Pentagon chief Mark Esper distanced himself from U.S. President Donald Trump and said he disagrees with using the military to stem the massive wave of protest against racism and police brutality.
Amid protests over the death of George Floyd, who was suffocated by a white police officer in Minneapolis, Trump on Monday threatened to deploy the military to “quickly fix the situation,” sparking a wave of criticism.
This Wednesday, the head of the Pentagon marked a distance stating that he is against the use of active military forces to stem the wave of protests.
“I do not support the use of the Insurrection Law,” said Esper, who thinks that active troops “should only be used as a last resort and only in the most urgent and serious situations.”
“I have always believed and continue to believe that the National Guard is better suited to provide internal support to civil authorities in these situations,” the defense secretary said at a press conference, referring to the contingent of reservists.
Esper also spoke about the controversy after Trump on Monday suppressed a peaceful demonstration in front of the White House to clear the area and pose with a bible in front of a church that was damaged on the sidelines of a demonstration over the weekend.
The Pentagon chief admitted that it was a mistake to pose alongside Trump.
“I do my best to remain apolitical and to avoid situations that may seem political,” he said. “Sometimes I make it and sometimes I don’t.”
Arrests for protests
Almost ten days after George Floyd’s death, mobilizations continued in big cities such as Washington, New York, Houston and Los Angeles, among others, despite the curfew decreed after the weekend riots.
Trump, who is seeking reelection in November, kept his speech on Wednesday and despite criticism, repeated on Twitter his message of “Law and order!”.
Street mobilizations reached a dimension not seen since the 1960s during civil rights protests, despite the fact that the United States is the country with the most deaths from the coronavirus pandemic, with more than 106,000 deaths and the outbreak continues. active.
In Washington, protesters defied the curfew but there were no riots, and in New York – where authorities extended nighttime traffic restrictions until June 7 – the situation was calmer than on Tuesday, when looting occurred. on Fifth Avenue.
Hundreds of people defied the curfew by shouting “Without justice, no peace” and chanting the name of George Floyd.
“Our ancestors fought for years to stop things like this and this continues to happen and we are tired.

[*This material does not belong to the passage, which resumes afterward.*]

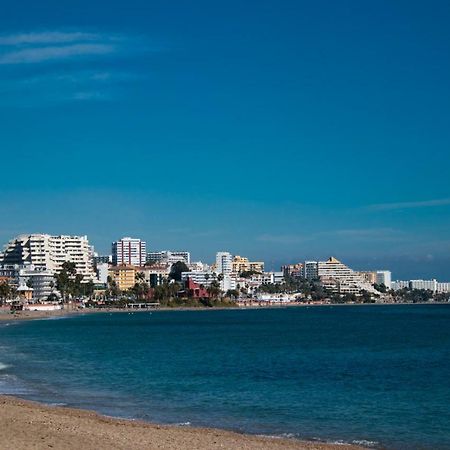 Apartamento Sun Beach Benalmadena Ngoại thất bức ảnh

It is frustrating that a police officer can kill, murder a man in front of a camera, in front of the entire world,” Joy McClean, an ., told .. Employee of an NGO living in the Bronx, New York.
In total, the police recorded nearly 9,000 arrests across the country, according to an estimate by the US media, citing curfew violations, some acts of violence and disorder.
In Minneapolis, the epicenter of the protests, the situation gradually returns to calm after the riots over the weekend.
Singer AJ Channer of the group Fire from the Gods explained his discomfort to ..
“My war is not against the police, my war is against the system that allows it,” he said. “We never talk about institutionalized racism that is systemic, we never talk about inequalities.”
The police officer who detained George Floyd and restrained him by pressing his knee against his neck for nine minutes was charged with involuntary manslaughter. Three other officers who were present were dismissed but no charges were filed against them.